◆ **What is needed**
Please set down everything in the travel diary below from "I rushed to" down to "was planning ahead!", copied word for word.

◆ **Selected extract**
Went out to the same street we had been going to for the last couple of days.
The first bar we went to, the one with a dinosaur motif, was closing, so we went walking down the street of Las Ceuvas. We found a dance bar where they were playing top 40 pop stuff. We had a few drinks there.
Friday, June 15th, Valencia-Barcelona
Went to a bar called Johnny Maracas. A Brazilian dancer was performing amongst the people on the dance floor. She was dressed Brazilian, or in close to nothing. There were three drummers surrounding her pounding on the drums as she gyrated. This was less sleazy than it sounds, if you can believe that.
Found a place for Turkish doners, Met some more Americans. We saw some graffiti, and took pictures of said graffiti.
Went back to the hostel. I slept about half an hour later.
I woke up, had breakfast, did laundry, dried clothes in the Valencian sun, did some emailing, and did some packing.
I left the hostel and walked to train station, with my backpack where it belongs. On my back.
Got on train to barcelona. The first train was sold out, so i had to wait a bit for the next one.
Arrived at Barcelona. Looked for a hotel near the train station so I could sleep and relax before the whole train ride to China thing.
All of the hotels that weren’t 175 Euros a night were booked. I decided to try and go to Las Ramblas and find a run down hostal.
Again, same story. Everything was fully booked.
Walked to the hostel I had stayed at the week before to see if it was possible to get a bed. I remembered that some people were able to get beds at the last minute the last Thursday I was there. Impossible
Decided to simply stay at the hotels near the airport, thinking that they might be more free than the hotels in the city. I went back to the train station. On the way, I met a girl from Limerick, Ireland, who asked me if i was going to the Sonar Music Festival this weekend. “Aha… so that is why everything is booked now,” I thought. She said that she was looking forward to the all night parties at the beach and whatnot. I said I wasn’t and was just looking for a room for the night. Although, Sonar… that would’ve been nice, had i not had a ticket for Moscow the following day at 8:45am. She did tell me that the ticket offices for sonar were closed at 9:00pm.
Found an internet cafe near the train station. I looked up hotel prices and availability in barcelona for that day… absolutely everything was booked, and anything that wasn’t booked was over 200 euros. There was no place to sleep in barcelona.
Decided, right there next to the train station, that there was no other option other than to go to sonar for the night until the flight to Moscow the next morning.
I rushed to the train station to use the lockers to store my backpack and laptop. The only things I kept were the things I needed to get to Russia. A passport and a wallet. I was planning ahead!
Got out of the subway station at Las Ramblas, and asked random people who looked like they might be going to Sonar where you could buy tickets.
No luck at all in locating the ticket office, so I was resigned to not going to Sonar and finding something else to do for the night. I then spotted Sonar’s smiley face icon next to a building with people queuing with tickets in their hands. I decided to ask them where the ticket office was so I could run there before it closed.

◆ **Extracted data**
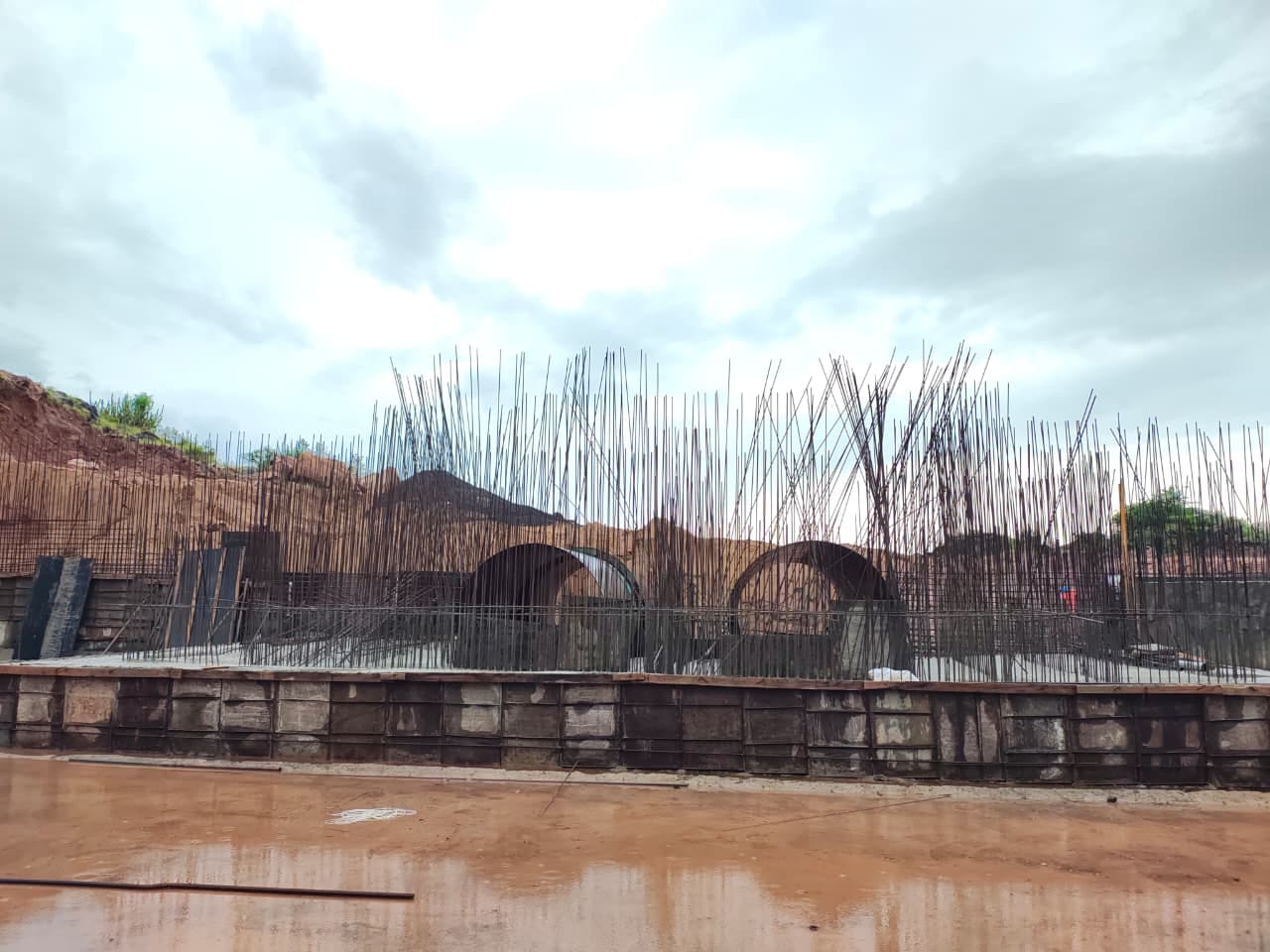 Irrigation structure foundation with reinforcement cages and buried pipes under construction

---

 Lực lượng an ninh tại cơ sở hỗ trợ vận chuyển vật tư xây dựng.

◆ **Task result**
I rushed to the train station to use the lockers to store my backpack and laptop. The only things I kept were the things I needed to get to Russia. A passport and a wallet. I was planning ahead!